[continued from part II]
Managing the mapping for smart-card logon
OS X supports two options for mapping a certificate to a local user account:
- Perform look-up in enterprise directory
- Decide based on hash of the public-key in the certificate
For local login on stand-alone computers without Active Directory or equivalent, only the second, very basic option is available. As described by several sources [Feitian, PIV focused guides, blog posts], sc_auth command in OS X— which is just a Bash script— is used to manage that mapping via various sub-commands. sc_auth hash purports to display keys on currently present smart-cards, but in fact outputs a kitchen sink of certificates including those coming from the local keychain. It can be scoped to specific key by passing an identifier. For example to get PIV authentication key out of a PIV card when using OpenSC tokend modules:
$ sc_auth hash -k "PIV" 67081F01CB1AAA07EF2B19648D0FD5A89F5FAFB8 PIV AUTH key
The displayed value is a SHA1 hash derived from the public-key. (Keep in mind that key names such “PIV AUTH key” above are manufactured by the tokend middleware; your mileage may vary when using different one.)
To convince OS X into accepting that certificate for local logon, sc_auth accept must be invoked with root privileges.
$ sudo sc_auth accept -u Alice -k "PIV"
This instructs the system to accept the PIV certificate on presently connected smart-card for authenticating local user Alice. There is another option to specify the key using its hash:
$ sudo sc_auth accept -u Alice -h 67081F01CB1AAA07EF2B19648D0FD5A89F5FAFB8
More than one certificate can be mapped to a single account by repeating that process. sc_auth list will display all currently trusted public-key hashes for a specified user:
$ sc_auth list -u Alice 67081F01CB1AAA07EF2B19648D0FD5A89F5FAFB8
Finally sc_auth remove deletes all certificates currently mapped to a local user account:
$ sudo sc_auth remove -u Alice
Smart-card user experience on OS X
So what does the user experience look like once the mapping is configured?

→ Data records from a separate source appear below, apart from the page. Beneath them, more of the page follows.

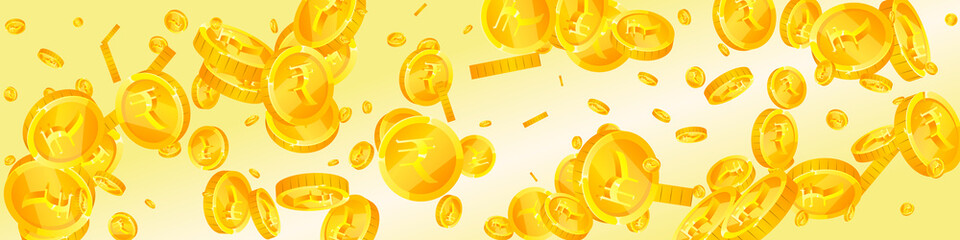 Indian rupee coins falling. Breathtaking scattered INR coins. India money. Energetic jackpot, wealth or success concept. Vector illustration.
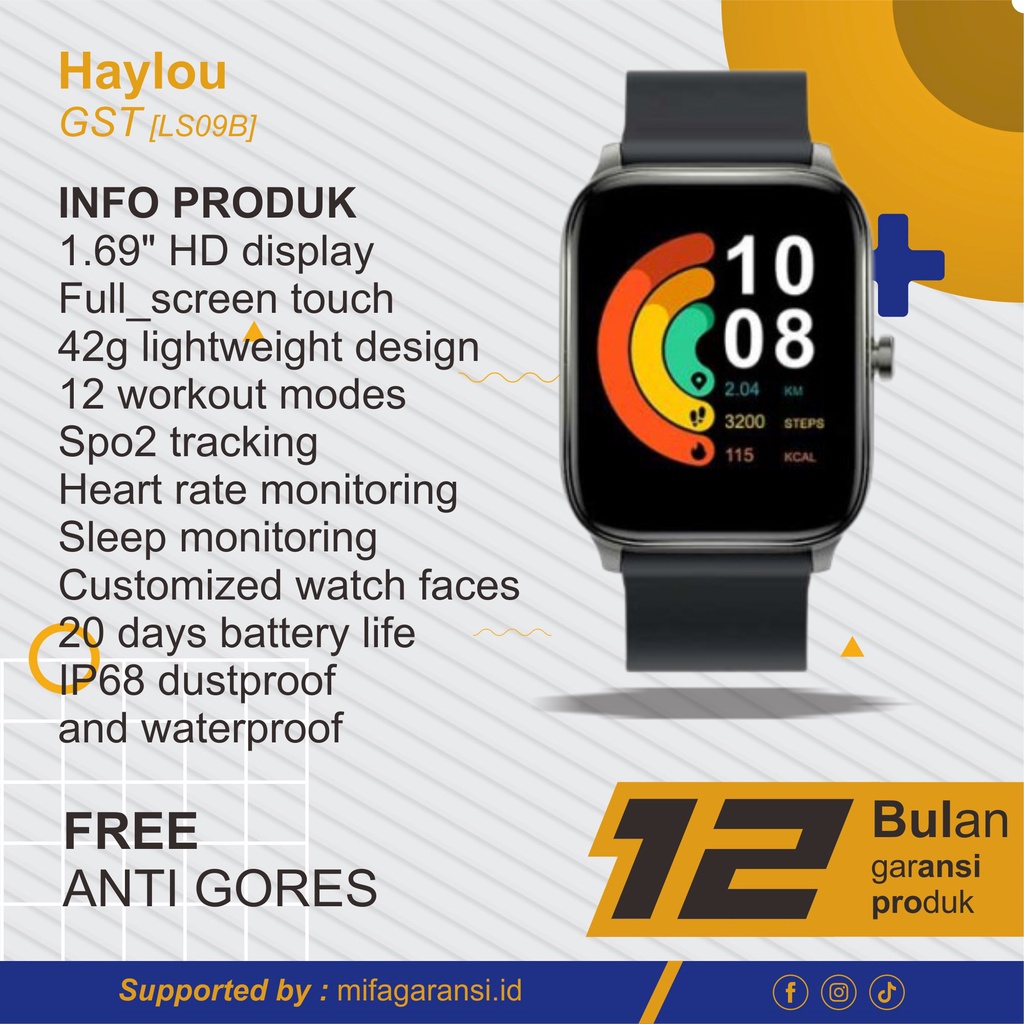 HAYLOU GST LS09B Smartwatch SpO2 tracking &amp; heart rate monitoring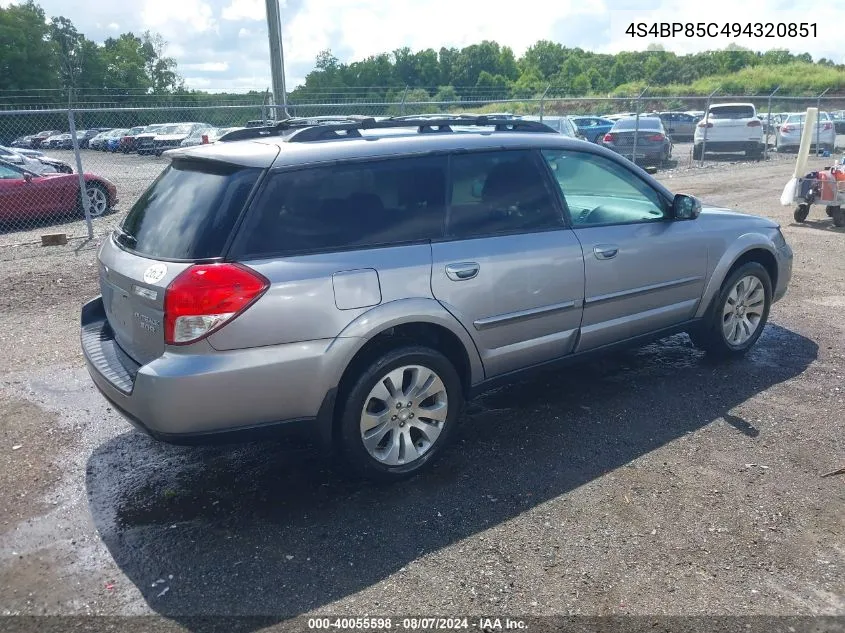 2009 Subaru Outback 3.0R VIN: 4S4BP85C494320851 Lot: 40055598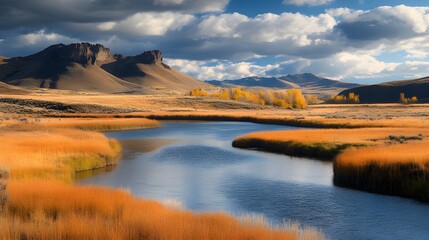 Obraz premium Serene autumn landscape with golden reeds by a peaceful river under a blue sky.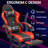 Bosmiller Ergonomic Reclining Gaming Chair with Linkage Armrests & Footrest, High-Back Racing Office Chair, Breathable PU Leather Computer Desk Chair with Lumbar Support, Red-1944027232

First the bad news: don’t throw away your password just yet. The boot/reboot process remains unchanged. FileVault II full-disk encryption still requires typing in the password to unlock the disk.** Interestingly, its predecessor the original FileVault did support smart-cards because it was decrypting a container in the file-system after enough of the OS had been loaded to support tokend. New variant operates at a much lower level. Because OS X does not ask for the password a second time after the FileVault prompt, there is no opportunity to use smart-card in this scenario.
Good news is that subsequent authentication and screen unlocking can be done using a smart-card. The system recognizes the presence of a card and modifies its UI to switch authentication mode on the fly. For example, here is what the Yosemite login screen usually looks like after signing out:**
After a card is connected to the system, the UI updates automatically:
Local account mapped to the certificate from the card is chosen, and any other avatars that may have been present disappear from the UI. More subtly the password prompt changes into a PIN prompt. After entering the correct PIN, the system will communicate with the card to verify its possession of the private-key and continue with login as before.
- On failed PIN entry, the system does not display the number of remaining tries left before the card is locked. It is common for card standards to return this information as part of the error; PIV specification specifically mandates that. Windows will display the count after incorrect attempts as a gentle nudge to be careful with next try; a locked card typically requires costly intervention by enterprise IT.
- After logging in, it is not uncommon to see another prompt coming from the keychain, lest the user is lulled to a false sense of freedom from passwords:
Keychain entries previously protected by the password still need to be unlocked using the same credential. If authentication took place using a smart-card, that password is not available after login. So the first application trying to retrieve something out of the key-chain will trigger on-demand collection. (As the dialog from Messages Agent demonstrates, that does not take very long.)
Unlocking the screen works in a similar fashion, reacting to the presence of a card. Here is example UI when coming out of screen-saver that requires password:
After detecting card presence:
This is arguably the main usability improvement to using smart-cards. Instead of typing a complex passphrase to bring the system out of sleep or unlock after walking away (responsible individuals lock their screen before leaving their computer unattended, one would hope) one need only type in a short numeric PIN.
* In other words OS X places the burden of security on users to choose a random pass-phrase, instead of offloading that problem to specialized hardware. Similarly Apple has never managed to leverage TPMs for disk encryption, despite a half-hearted attempt circa 2006, keeping with the company tradition of failing to grok enterprise technologies.
** MacWorld has a helpful guide for capturing these screenshots, which involve SSH from another machine.